Tasks to complete:
A - Answer these from the review of Fortune Smiles:
(i) In which city do the two defectors from Pyongyang try to adapt to their new lives?
(ii) What disease does the programmer's wife in 'Nirvana' have?
(iii) What kind of prison did the former warden in 'George Orwell Was a Friend of Mine' oversee?
B - Extend the review of Adam Johnson's Fortune Smiles with a new paragraph that picks up after its closing question about technology and loss.

Through despair and darkness

Fortune Smiles is a collection of novella-like short stories by award-winning author Adam Johnson. An eclectic collection of unnerving tales, the book explores disturbing aspects of modern existence through characters experiencing tragedy, natural disasters, technological influences and political superstructure.

The characters are as haunting as each story; each one faces darkness from the past, present or future. Set in wildly disparate environments, in both time and geography, the themes of these stories are equally diverse. In the title story, Johnson depicts two defectors from Pyongyang, North Korea, who struggle to adapt to their new lives in Seoul — one cannot forget what and whom he left behind. ‘Nirvana’ portrays a programmer, whose wife has a rare disease, and who finds solace in a digital simulacrum of a recently assassinated president of the United States. In ‘Hurricanes Anonymous’, a young man searches for the mother of his son in a Louisiana devastated by Hurricanes Katrina and Rita. ‘George Orwell Was a Friend of Mine’ traces a former warden of a Stasi prison in East Germany, who vehemently denies his past even as he relives it.

Spanning across Louisiana, Berlin and the Koreas, the characters are controversial and complex. There is a sense of urgency to the stories and the people inhabiting them, as moral dilemmas and circumstances drag them through an incomprehensible world. Characters are sick, dying or dead; homesick or lost; avoiding temptations that they must face; and in certain stories, facing moral dilemmas and compromising.


Adam Johnson’s latest collection of uneasy short stories presents characters struggling with a displaced and besieged sense of self


The moral dimension leaves the reader both sympathising with the protagonists, and feeling an aversion towards them. The stories are not easy to read; they leave you wading through the mental and emotional morass of characters you would rather not know quite so intimately, but the literary construction is masterful.

One of the richer veins running through the stories is that of coping with loss and dislocation. In ‘Nirvana’, the bedridden wife suffering from Guillain-Barré syndrome finds solace and escape in Kurt Cobain’s music — who is “some kind of proof of life to Charlotte” — while the programmer creates a portable projector able to create virtually real holograms of a recently assassinated president that he, and all other grieving citizens, converse with. When does technology cease to be a means of coping with loss and tragedy and become instead a tool to hold on to what was lost?

Dataset records:
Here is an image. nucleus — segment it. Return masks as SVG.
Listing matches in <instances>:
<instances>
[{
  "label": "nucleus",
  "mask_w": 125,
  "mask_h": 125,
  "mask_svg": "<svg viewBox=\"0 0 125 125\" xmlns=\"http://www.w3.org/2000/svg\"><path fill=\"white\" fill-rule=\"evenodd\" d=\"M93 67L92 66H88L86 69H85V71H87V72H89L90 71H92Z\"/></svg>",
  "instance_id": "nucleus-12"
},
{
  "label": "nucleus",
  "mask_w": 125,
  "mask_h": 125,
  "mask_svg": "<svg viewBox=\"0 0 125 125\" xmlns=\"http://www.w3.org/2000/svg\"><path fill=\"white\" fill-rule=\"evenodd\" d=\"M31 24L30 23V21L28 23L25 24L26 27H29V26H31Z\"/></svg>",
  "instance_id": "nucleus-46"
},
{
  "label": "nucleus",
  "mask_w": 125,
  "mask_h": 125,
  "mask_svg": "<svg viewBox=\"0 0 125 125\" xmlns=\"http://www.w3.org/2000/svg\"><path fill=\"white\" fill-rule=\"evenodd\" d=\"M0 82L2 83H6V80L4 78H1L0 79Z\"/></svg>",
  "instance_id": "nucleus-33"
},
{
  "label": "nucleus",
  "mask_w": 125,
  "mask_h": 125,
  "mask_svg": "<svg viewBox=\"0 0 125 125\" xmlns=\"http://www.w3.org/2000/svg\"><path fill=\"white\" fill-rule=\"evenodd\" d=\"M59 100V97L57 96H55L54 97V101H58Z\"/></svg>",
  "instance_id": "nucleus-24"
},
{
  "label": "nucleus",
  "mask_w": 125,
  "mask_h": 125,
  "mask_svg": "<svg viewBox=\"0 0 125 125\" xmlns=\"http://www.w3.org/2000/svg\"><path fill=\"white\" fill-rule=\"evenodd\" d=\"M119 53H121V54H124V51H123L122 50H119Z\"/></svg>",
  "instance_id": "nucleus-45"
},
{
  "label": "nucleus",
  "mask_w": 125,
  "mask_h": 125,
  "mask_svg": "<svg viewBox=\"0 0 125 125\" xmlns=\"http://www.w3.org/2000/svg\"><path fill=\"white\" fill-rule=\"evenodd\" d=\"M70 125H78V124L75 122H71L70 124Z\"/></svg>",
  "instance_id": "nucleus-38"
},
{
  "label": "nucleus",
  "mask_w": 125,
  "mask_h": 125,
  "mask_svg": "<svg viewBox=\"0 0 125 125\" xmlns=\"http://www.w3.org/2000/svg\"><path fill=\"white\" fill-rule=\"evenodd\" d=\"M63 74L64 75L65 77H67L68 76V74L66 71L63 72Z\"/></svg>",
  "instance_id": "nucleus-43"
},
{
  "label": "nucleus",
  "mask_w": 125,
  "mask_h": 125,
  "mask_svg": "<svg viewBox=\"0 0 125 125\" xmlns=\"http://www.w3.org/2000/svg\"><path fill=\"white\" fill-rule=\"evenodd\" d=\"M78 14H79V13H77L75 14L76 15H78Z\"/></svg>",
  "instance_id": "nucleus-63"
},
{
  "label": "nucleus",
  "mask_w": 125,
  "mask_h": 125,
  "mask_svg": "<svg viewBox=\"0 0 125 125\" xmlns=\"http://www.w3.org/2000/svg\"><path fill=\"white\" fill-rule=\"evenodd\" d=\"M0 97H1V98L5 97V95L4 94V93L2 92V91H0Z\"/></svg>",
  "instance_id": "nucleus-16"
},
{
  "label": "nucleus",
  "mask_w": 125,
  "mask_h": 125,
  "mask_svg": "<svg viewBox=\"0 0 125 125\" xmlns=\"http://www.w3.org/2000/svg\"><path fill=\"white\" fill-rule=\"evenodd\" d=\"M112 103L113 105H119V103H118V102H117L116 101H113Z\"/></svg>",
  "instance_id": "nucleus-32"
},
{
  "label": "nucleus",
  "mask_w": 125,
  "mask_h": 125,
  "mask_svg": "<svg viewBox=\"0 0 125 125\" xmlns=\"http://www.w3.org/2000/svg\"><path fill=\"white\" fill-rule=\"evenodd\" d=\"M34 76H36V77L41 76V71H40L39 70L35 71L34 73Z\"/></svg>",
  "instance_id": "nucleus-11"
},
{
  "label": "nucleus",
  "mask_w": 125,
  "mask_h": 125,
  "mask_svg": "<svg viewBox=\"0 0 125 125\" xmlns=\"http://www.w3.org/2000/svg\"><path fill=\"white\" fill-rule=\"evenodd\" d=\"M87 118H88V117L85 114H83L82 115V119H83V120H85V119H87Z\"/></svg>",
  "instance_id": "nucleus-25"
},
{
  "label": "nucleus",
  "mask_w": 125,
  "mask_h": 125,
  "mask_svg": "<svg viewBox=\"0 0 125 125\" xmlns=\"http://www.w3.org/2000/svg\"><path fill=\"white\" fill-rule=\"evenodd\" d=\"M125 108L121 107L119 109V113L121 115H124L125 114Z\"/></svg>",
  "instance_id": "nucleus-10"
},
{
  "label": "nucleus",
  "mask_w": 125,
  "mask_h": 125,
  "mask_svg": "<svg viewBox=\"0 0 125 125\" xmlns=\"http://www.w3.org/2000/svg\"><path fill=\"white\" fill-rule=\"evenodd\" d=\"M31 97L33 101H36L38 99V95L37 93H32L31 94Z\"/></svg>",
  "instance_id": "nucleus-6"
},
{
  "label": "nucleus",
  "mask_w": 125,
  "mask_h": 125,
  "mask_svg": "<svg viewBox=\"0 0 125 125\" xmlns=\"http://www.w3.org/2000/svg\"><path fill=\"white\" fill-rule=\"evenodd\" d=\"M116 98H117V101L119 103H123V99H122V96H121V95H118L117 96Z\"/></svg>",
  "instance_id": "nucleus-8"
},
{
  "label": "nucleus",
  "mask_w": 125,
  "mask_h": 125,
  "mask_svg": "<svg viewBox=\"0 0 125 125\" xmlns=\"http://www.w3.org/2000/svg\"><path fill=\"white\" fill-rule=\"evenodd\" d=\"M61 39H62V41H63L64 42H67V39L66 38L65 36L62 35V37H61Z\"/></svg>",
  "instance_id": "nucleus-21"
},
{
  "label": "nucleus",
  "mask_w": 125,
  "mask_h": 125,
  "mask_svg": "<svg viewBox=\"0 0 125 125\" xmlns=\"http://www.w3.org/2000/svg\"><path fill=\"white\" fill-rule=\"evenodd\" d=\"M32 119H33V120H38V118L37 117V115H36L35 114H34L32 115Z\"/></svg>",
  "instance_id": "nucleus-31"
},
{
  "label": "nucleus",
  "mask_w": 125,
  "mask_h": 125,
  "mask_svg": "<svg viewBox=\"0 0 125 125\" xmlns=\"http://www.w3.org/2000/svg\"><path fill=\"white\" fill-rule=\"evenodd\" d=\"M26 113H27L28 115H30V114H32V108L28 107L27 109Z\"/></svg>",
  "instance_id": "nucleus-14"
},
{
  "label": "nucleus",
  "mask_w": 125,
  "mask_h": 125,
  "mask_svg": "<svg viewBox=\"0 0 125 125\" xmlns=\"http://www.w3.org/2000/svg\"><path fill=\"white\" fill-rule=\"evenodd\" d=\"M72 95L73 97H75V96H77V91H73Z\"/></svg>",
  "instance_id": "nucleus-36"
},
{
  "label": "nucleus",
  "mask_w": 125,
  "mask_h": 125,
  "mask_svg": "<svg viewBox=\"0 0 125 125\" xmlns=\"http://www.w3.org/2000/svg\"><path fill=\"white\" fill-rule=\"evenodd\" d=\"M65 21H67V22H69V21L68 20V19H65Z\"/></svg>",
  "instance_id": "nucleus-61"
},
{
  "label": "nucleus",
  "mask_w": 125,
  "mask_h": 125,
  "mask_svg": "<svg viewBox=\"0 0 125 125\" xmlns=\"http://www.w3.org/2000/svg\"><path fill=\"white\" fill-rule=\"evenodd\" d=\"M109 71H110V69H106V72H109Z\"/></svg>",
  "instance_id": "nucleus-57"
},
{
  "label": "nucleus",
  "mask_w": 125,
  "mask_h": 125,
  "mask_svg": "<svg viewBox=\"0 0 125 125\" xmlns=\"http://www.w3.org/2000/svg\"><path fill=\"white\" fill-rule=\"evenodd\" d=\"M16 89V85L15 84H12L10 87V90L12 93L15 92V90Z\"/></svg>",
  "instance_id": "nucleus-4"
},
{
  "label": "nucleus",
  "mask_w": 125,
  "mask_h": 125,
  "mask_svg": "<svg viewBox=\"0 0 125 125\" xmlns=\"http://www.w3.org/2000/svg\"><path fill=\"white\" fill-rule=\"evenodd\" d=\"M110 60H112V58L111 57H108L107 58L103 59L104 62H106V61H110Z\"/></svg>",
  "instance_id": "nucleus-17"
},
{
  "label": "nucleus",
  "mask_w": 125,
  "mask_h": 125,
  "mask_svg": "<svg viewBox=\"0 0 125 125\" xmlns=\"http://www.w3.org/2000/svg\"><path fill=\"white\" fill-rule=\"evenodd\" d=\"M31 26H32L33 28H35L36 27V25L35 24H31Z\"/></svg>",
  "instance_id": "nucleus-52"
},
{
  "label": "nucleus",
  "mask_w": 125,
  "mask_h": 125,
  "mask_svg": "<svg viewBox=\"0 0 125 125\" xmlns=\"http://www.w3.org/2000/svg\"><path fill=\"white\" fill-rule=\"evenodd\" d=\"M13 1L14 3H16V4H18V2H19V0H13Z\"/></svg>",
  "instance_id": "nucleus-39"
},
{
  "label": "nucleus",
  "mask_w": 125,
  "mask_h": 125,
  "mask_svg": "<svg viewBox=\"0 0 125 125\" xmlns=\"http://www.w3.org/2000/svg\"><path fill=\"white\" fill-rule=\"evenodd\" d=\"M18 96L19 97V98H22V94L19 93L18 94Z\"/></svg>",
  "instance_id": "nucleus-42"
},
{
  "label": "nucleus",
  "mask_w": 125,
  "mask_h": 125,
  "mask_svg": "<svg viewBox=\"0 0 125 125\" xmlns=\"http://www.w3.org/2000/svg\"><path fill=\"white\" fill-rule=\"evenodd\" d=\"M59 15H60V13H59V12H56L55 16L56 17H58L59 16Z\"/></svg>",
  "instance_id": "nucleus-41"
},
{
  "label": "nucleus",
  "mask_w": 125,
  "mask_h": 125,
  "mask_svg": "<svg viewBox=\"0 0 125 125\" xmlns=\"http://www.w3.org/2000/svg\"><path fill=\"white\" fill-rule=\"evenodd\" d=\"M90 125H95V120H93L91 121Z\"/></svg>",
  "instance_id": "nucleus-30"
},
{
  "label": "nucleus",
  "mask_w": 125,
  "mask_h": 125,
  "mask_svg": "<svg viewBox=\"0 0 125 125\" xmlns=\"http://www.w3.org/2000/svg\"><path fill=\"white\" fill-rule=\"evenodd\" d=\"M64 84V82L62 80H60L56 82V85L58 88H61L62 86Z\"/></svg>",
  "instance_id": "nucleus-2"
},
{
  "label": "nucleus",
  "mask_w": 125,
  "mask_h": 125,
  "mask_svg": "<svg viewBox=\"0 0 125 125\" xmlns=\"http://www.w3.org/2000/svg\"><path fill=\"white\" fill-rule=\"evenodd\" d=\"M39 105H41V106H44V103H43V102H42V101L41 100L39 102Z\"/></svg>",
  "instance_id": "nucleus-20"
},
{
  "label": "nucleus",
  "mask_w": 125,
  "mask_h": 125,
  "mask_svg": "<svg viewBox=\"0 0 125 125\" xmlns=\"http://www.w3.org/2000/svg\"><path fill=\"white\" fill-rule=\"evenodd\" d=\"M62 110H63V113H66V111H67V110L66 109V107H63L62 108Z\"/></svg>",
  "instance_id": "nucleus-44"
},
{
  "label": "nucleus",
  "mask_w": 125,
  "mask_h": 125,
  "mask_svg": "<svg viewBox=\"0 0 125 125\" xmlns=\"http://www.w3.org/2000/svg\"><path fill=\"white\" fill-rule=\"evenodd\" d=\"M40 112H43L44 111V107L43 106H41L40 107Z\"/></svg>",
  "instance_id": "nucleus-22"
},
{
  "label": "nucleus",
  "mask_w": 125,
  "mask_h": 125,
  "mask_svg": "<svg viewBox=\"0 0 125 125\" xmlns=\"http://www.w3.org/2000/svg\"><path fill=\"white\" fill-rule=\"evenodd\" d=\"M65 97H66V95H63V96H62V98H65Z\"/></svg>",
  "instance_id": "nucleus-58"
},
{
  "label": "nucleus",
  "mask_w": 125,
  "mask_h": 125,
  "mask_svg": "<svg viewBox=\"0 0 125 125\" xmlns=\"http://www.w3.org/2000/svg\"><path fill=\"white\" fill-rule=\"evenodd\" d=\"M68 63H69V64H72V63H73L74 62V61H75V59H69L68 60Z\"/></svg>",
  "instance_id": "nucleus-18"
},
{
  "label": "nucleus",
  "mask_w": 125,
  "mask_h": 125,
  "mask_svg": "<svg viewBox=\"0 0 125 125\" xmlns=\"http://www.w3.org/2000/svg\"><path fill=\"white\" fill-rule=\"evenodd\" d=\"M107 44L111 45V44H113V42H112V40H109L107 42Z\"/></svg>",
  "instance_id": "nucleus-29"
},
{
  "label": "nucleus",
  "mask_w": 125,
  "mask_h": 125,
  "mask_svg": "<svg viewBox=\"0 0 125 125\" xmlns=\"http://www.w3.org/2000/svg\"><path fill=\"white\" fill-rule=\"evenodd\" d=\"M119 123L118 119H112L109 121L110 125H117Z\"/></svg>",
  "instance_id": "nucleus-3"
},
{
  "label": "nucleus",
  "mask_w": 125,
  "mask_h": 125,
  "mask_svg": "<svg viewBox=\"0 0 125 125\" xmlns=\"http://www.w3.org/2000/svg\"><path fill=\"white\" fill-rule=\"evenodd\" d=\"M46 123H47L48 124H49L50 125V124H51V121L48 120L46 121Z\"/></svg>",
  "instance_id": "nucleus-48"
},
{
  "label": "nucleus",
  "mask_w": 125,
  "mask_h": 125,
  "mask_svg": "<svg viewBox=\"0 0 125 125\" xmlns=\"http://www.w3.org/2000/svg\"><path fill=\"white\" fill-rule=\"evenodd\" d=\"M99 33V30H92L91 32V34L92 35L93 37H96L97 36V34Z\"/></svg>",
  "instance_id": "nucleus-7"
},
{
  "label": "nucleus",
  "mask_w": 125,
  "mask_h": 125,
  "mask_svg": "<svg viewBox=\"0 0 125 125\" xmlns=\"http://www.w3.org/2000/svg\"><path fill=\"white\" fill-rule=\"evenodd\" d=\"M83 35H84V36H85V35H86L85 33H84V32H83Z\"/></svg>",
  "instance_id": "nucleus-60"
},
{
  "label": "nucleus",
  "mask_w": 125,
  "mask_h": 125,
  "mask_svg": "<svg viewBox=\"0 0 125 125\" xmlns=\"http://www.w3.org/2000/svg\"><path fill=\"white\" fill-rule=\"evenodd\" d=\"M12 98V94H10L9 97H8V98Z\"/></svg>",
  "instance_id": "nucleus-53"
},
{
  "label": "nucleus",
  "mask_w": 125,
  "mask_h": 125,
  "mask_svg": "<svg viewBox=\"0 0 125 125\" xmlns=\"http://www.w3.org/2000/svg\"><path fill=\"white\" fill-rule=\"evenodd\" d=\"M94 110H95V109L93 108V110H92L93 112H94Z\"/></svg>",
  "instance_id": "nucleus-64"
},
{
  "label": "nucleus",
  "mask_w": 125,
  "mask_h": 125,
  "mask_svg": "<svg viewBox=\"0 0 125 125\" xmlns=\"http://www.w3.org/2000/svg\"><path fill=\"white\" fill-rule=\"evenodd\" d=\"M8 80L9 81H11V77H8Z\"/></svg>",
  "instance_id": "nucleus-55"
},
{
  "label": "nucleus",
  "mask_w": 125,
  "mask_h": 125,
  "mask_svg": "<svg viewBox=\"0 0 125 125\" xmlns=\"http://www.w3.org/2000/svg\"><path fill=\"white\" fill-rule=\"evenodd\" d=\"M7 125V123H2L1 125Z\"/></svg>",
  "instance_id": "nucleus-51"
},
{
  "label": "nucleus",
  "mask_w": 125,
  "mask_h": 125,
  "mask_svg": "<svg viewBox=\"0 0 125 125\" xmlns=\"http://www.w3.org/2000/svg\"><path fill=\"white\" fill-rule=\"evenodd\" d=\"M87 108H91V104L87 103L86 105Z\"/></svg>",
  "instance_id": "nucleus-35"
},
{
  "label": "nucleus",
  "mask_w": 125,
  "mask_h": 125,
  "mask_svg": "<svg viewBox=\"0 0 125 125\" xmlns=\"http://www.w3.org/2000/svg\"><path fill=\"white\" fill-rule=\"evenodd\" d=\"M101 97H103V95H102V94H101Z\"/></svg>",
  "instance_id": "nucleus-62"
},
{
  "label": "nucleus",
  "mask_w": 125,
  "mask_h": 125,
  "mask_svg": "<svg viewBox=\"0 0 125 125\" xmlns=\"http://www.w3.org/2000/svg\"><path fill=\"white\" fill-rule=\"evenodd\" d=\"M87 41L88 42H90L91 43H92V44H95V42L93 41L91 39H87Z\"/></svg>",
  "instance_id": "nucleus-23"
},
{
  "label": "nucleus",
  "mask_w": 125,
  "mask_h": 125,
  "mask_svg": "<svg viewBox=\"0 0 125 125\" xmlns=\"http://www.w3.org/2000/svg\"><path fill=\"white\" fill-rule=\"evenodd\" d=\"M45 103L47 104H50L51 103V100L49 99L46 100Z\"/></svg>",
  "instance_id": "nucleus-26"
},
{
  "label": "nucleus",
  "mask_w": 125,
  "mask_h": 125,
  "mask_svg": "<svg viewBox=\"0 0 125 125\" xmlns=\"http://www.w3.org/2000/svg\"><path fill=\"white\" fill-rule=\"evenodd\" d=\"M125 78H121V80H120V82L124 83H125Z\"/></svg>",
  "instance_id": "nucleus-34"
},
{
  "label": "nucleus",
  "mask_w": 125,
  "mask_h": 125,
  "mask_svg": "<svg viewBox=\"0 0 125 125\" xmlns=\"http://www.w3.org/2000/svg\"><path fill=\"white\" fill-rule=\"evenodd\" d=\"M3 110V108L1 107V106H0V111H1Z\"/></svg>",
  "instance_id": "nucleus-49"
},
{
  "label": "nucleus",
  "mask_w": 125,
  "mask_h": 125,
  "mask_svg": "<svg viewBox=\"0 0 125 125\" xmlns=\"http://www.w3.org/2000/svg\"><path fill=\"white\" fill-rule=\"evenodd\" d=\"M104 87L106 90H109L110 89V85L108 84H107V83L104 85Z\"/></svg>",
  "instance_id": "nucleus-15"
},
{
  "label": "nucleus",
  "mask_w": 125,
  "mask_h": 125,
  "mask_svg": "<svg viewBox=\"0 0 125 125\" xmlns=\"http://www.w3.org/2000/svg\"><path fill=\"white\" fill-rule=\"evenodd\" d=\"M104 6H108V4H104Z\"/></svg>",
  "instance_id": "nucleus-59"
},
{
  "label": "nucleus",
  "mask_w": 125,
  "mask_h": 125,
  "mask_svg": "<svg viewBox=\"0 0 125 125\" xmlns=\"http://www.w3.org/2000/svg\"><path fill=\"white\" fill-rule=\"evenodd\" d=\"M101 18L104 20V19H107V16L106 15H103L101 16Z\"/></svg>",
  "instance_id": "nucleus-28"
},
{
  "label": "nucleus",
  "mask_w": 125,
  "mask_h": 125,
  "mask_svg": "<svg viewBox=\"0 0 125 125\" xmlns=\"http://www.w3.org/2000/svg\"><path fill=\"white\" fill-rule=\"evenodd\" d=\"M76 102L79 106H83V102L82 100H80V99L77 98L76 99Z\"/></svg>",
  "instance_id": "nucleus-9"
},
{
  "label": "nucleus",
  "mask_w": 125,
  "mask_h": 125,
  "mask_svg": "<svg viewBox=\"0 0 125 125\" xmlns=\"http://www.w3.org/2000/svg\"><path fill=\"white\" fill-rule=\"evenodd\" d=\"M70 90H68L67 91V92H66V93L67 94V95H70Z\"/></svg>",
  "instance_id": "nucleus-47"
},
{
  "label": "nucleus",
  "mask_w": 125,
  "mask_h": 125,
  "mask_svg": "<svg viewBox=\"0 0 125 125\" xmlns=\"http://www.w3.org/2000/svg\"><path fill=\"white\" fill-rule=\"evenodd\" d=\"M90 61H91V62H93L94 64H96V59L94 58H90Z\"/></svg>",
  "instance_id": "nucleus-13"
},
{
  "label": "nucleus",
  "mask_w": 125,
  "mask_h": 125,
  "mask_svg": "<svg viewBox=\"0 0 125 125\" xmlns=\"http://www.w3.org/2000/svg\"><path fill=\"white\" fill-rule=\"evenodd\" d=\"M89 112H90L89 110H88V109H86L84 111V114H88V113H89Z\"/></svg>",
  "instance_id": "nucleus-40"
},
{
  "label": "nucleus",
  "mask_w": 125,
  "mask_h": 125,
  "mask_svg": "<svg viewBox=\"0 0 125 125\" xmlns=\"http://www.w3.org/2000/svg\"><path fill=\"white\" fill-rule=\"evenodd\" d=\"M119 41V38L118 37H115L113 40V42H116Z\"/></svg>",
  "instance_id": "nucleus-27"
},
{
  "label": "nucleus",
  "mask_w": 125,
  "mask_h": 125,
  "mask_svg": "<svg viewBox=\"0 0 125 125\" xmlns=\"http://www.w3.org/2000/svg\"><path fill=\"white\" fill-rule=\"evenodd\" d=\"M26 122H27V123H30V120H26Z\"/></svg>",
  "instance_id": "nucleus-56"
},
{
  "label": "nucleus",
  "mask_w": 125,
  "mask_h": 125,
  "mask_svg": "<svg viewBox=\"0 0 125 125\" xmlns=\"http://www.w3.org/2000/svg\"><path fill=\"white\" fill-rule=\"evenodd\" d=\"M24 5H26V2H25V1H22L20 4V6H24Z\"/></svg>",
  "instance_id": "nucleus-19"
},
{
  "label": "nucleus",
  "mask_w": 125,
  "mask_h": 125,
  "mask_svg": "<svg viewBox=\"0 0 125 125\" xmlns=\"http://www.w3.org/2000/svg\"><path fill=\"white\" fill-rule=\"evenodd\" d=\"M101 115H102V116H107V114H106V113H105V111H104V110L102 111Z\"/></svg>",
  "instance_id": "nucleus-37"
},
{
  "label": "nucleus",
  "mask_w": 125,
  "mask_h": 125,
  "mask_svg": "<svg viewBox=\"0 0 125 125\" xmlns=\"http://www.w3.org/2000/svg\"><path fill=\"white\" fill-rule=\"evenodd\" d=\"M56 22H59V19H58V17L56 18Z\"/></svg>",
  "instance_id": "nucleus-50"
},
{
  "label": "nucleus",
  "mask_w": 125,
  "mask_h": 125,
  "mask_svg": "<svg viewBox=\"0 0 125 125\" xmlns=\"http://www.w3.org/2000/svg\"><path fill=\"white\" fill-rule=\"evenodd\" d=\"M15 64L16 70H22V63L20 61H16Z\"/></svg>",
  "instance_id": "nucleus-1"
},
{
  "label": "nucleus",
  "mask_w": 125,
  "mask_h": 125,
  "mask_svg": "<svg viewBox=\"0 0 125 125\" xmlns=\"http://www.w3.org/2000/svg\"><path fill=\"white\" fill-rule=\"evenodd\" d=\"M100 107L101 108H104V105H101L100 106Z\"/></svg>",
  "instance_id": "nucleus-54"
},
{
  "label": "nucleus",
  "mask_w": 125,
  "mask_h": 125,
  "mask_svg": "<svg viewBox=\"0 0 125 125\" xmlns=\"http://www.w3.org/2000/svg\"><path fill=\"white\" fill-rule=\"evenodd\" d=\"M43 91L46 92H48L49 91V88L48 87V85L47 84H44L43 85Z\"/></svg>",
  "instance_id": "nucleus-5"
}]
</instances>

Answers to the problems:
A -
(i) Seoul
(ii) Guillain-Barré syndrome
(iii) A Stasi prison in East Germany

B -
‘Hurricanes Anonymous’ is about Nonc, a UPS (United Parcel Service) driver in post-Katrina New Orleans, saddled with a two-year-old child who may or may not be his son. Nonc’s own father is on his deathbed and, according to those who know, his story is that “once upon a time, there was a man who lived only for himself. He used his family, making the most of them the way you’d make the most of a single square of toilet paper. He stole his son’s car, and finally, he was gone, which is the happy ending.” Nonc is caught between searching for the boy’s mother and planning a possible future with his son against the backdrop of a devastated state, and a girlfriend who may or may not be encouraging goodness in him. An ambiguous ending leaves the reader wondering whether Nonc will be a good father or abandon his son.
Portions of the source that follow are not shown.